* WORK TO COMPLETE
Format the records as a Markdown table with the columns Row and Line. Begin at the line that contains "What distance from", stop after the last line of the records, and omit blank lines.

----- EXCERPTED RECORDS

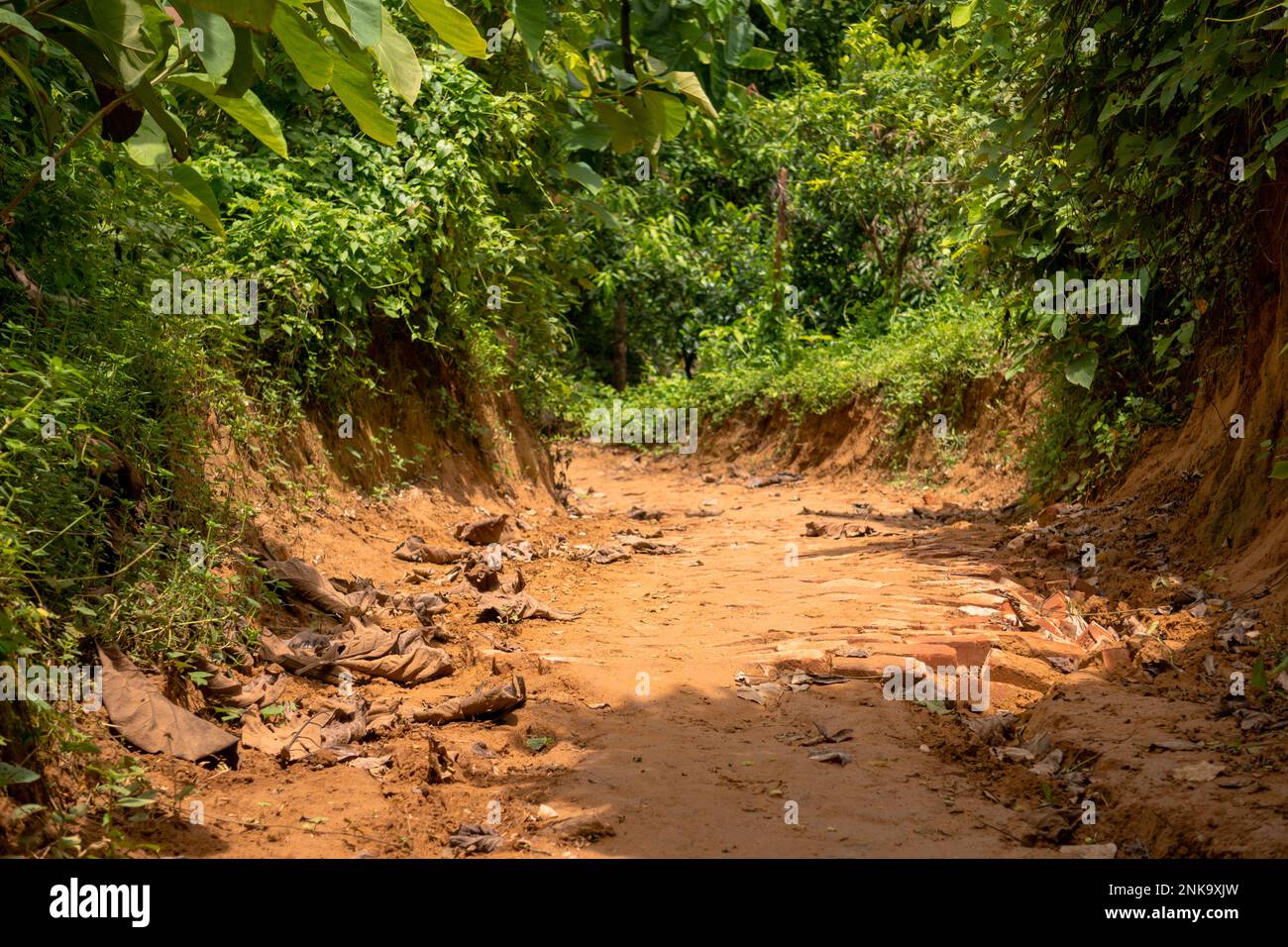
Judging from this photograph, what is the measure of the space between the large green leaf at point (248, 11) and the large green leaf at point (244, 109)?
405 mm

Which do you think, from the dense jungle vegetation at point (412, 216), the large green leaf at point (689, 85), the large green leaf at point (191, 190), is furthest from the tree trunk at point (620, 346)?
the large green leaf at point (689, 85)

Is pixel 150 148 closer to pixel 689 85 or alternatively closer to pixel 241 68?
pixel 241 68

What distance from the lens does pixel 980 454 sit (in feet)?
36.2

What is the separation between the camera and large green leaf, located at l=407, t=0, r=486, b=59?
2.21 m

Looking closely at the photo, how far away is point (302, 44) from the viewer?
86.7 inches

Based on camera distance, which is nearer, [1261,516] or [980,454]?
[1261,516]

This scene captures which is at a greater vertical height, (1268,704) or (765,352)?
(765,352)

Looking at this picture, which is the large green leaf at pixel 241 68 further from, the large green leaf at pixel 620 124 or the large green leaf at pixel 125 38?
the large green leaf at pixel 620 124

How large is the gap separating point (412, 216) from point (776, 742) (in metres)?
5.05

----------

* RESULT
| Row | Line |
|---|---|
| 1 | What distance from the lens does pixel 980 454 sit (in feet)? |
| 2 | 36.2 |
| 3 | What is the separation between the camera and large green leaf, located at l=407, t=0, r=486, b=59? |
| 4 | 2.21 m |
| 5 | Looking closely at the photo, how far away is point (302, 44) from the viewer? |
| 6 | 86.7 inches |
| 7 | Based on camera distance, which is nearer, [1261,516] or [980,454]? |
| 8 | [1261,516] |
| 9 | This scene captures which is at a greater vertical height, (1268,704) or (765,352)? |
| 10 | (765,352) |
| 11 | Looking at this picture, which is the large green leaf at pixel 241 68 further from, the large green leaf at pixel 620 124 or the large green leaf at pixel 125 38? |
| 12 | the large green leaf at pixel 620 124 |
| 13 | How large is the gap separating point (412, 216) from point (776, 742) (in metres)? |
| 14 | 5.05 |